- **Excerpted passage**:

● ● ●

Below I’m going to excerpt some important comments about the opening of the museum and then end with an essay written by my friend, former original AIM organizer and Kossack Carter Camp aka cacamp.

100_0266 It was an extremely hot day to sit in the burning sun but I enjoyed being one of thousands in the huge crowd and listening to all the speakers. Senator Inouye had an important statement:

Speakers included Sen. Daniel K. Inouye (D-Hawaii), who with [Sen. Ben Nighthorse] Campbell (R-Colo.), sponsored the 1989 legislation passed by Congress that mandated the museum’s construction. It is the Smithsonian’s 18th museum and the first on the Mall since 1987.

Inouye told the crowd that nearly two decades ago he made a discovery about the nation’s capital that inspired him to propose the creation of a museum.

“I couldn’t believe that out of 400 statues and monuments, there was not one for the Native American,” he said. “This monument to the first American is long overdue.”

Most of the comments and reviews about the opening were positive and along the lines of let’s put the history in the past and look forward, American Indians are still here and this museum celebrates that.

● ● ●

- **Source excerpt**:

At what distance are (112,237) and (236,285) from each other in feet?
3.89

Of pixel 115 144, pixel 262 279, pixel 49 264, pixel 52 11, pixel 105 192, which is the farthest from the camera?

● ● ●

- **Exercise task A**: From the museum opening passage, rewrite the part that begins with "Speakers included Sen." and stops after "Mall since 1987.", putting "bill" wherever "legislation" appears.
- **Exercise task B**: According to the museum opening passage, how many statues and monuments in the capital did Inouye say had none for the Native American?

- **Written reply A**:
Speakers included Sen. Daniel K. Inouye (D-Hawaii), who with [Sen. Ben Nighthorse] Campbell (R-Colo.), sponsored the 1989 bill passed by Congress that mandated the museum’s construction. It is the Smithsonian’s 18th museum and the first on the Mall since 1987.

- **Written reply B**: 400